Over 50 health and social care professionals, community organisations, councillors, people who have experienced stroke and carers attended an event organised by West Yorkshire and Harrogate Health and Care Partnership (WY&H HCP) in Bradford today [Friday 2 February].
The event builds on the public engagement work from February and March 2017, and a clinical summit in May 2017, where consultants, doctors and other health care professionals came together to consider how they could further improve stroke care across the area.
The event gave people the opportunity to discuss the work to date and to contribute to the design and development of options, including the care people receive in the first few hours and days after having a stroke.
Ensuring stoke care is ‘fit for the future,’ whilst making the most of the latest technology, staff skills and maximising a person’s opportunity of a good recovery, is a WY&H HCP priority. It was included in the West Yorkshire and Harrogate draft plan published in November 2016.
Reducing incidence of stroke, premature mortality and further improving care and quality, such as increasing the proportion of people scanned within 12 hours and identifying people at risk is also a partnership priority.
Dr Andy Withers, Chair of West Yorkshire and Harrogate Clinical Forum and Clinical Lead for the work said “We are using evidence from the stroke strategic case for change and engagement work to date to support this important work. For example, there is strong evidence that outcomes following stroke are better if people are treated in specialised centres, which treat a minimum number of strokes per year, even if this increases travelling time. This is in line with the national 7 day hospital standards specific to hyper acute stroke. In parallel, ongoing care and support should be provided at locations closer to where people live and they should be transferred here as soon as possible after the initial specialist treatment.
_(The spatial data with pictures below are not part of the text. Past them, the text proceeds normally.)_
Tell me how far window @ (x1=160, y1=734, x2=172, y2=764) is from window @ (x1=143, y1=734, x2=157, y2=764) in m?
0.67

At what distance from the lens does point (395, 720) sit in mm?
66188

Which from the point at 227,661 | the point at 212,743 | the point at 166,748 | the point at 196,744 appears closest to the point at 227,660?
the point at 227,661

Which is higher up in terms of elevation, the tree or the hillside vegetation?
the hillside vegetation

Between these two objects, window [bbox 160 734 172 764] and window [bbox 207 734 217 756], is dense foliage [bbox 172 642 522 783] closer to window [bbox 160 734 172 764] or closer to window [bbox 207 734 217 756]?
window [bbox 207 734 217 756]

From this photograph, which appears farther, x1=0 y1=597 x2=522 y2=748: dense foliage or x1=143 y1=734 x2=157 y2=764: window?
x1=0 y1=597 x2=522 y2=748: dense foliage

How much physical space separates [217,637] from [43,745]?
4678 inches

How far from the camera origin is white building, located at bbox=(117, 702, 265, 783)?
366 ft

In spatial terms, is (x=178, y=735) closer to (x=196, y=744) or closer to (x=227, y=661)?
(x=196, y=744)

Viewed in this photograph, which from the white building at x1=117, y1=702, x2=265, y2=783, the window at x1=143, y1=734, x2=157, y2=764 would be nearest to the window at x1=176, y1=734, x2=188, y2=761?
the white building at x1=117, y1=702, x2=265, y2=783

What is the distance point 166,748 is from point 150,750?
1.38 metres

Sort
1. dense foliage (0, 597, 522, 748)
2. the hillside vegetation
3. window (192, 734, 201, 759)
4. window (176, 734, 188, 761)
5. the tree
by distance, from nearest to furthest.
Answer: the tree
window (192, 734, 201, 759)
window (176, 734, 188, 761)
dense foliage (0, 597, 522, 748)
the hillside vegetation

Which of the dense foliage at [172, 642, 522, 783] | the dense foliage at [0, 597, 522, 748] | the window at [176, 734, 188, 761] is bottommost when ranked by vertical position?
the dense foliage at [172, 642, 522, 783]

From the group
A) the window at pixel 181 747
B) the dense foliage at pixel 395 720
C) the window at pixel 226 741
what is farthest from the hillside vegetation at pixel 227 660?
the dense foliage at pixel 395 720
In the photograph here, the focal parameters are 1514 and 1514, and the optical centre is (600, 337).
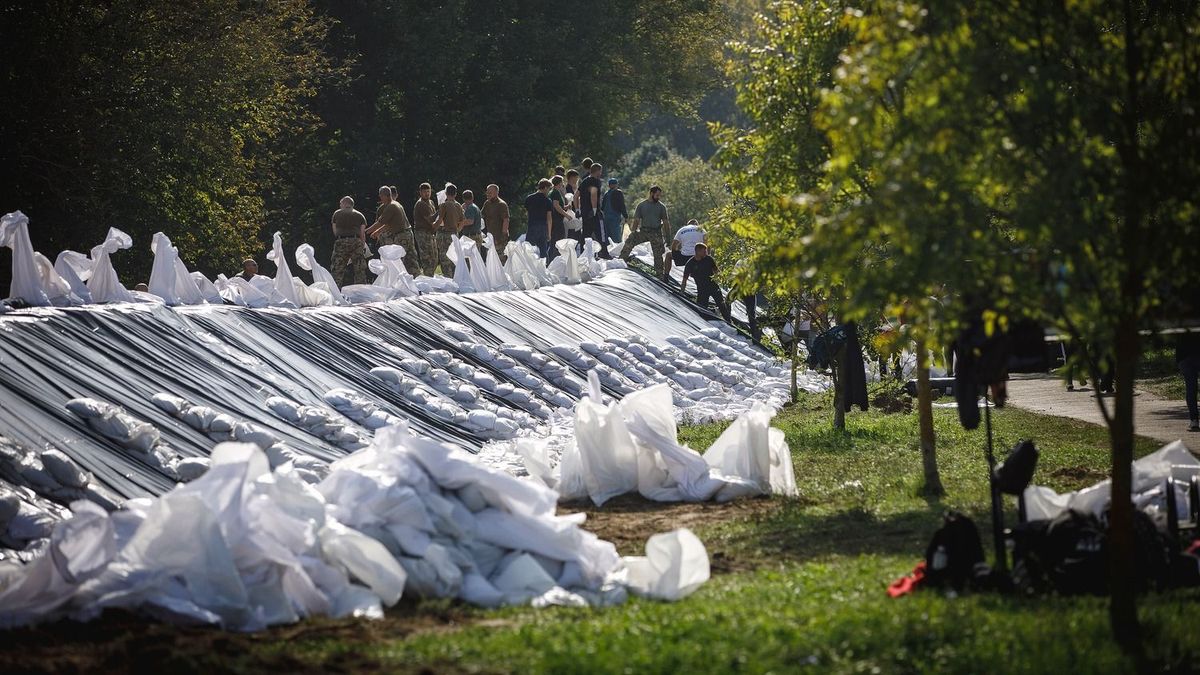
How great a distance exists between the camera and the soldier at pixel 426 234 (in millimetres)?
25109

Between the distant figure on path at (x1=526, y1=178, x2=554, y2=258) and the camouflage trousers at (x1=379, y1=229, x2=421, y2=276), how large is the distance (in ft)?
12.6

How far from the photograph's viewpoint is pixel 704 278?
3117 cm

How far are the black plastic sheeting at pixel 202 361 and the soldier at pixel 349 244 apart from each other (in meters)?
2.08

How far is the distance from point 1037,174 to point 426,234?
1924cm

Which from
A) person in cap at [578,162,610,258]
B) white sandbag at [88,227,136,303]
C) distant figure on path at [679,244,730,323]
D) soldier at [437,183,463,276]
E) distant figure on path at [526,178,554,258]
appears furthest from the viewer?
distant figure on path at [679,244,730,323]

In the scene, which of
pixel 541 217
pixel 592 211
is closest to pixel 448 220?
pixel 541 217

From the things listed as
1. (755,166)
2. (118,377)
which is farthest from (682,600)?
(118,377)

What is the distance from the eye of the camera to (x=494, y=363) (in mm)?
20438

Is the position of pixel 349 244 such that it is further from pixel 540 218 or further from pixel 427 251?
pixel 540 218

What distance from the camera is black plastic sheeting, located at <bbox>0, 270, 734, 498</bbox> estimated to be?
12.2 metres

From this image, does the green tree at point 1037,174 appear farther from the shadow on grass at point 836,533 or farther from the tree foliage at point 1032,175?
the shadow on grass at point 836,533

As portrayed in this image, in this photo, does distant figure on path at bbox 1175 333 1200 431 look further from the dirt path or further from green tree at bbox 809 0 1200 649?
green tree at bbox 809 0 1200 649

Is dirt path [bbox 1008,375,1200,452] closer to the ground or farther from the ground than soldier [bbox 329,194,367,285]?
closer to the ground

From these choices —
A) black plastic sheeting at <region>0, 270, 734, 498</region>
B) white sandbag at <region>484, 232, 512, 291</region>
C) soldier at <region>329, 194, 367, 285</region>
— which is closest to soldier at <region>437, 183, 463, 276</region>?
white sandbag at <region>484, 232, 512, 291</region>
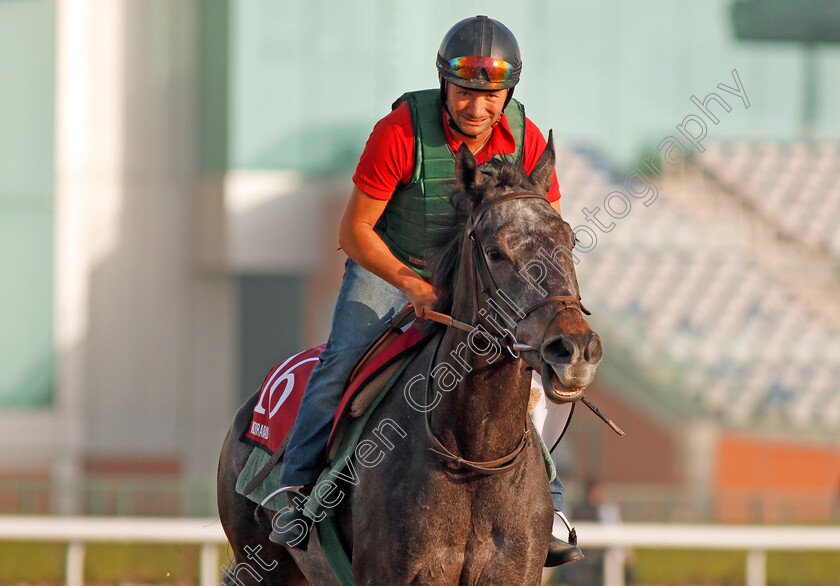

It was great to see so many people here today - listening to what they have to say is an essential part of further improving stroke care services”.
Jo Webster, West Yorkshire and Harrogate Commissioning Lead for Stroke said “Our work to date has highlighted the importance of ensuring our stroke work also focuses on stroke prevention, and after care support delivered locally to meet people’s needs, wherever possible. Our work is also about detecting and treating people who are at risk of stroke so that around 9 in 10 people with atrial fibrillation are managed by GPs with the best local treatments available to save people’s lives. This is a priority to us all”.
Rob Webster, West Yorkshire and Harrogate Health and Care Partnership CEO Lead said “Over 1500 people took part in the engagement work led by Healthwatch last year and we want to ensure we keep talking to people so we fully consider their views throughout. Only by listening to people in our communities, those who have experienced a stroke and their carers, alongside health care professionals, staff, and voluntary organisations can we really start to understand and further improve stroke care”.
Becky Begum, Head of Stroke Support at the Stroke Association, who attended the event said: “It’s crucial that voluntary support organisations are involved with discussions about changes to stroke services in West Yorkshire and Harrogate. Stroke is a devastating and cruel condition, and it’s vital that people have the best possible stroke treatment in hospital, but also high quality rehabilitation and long-term support to rebuild their lives at home, in their own community.”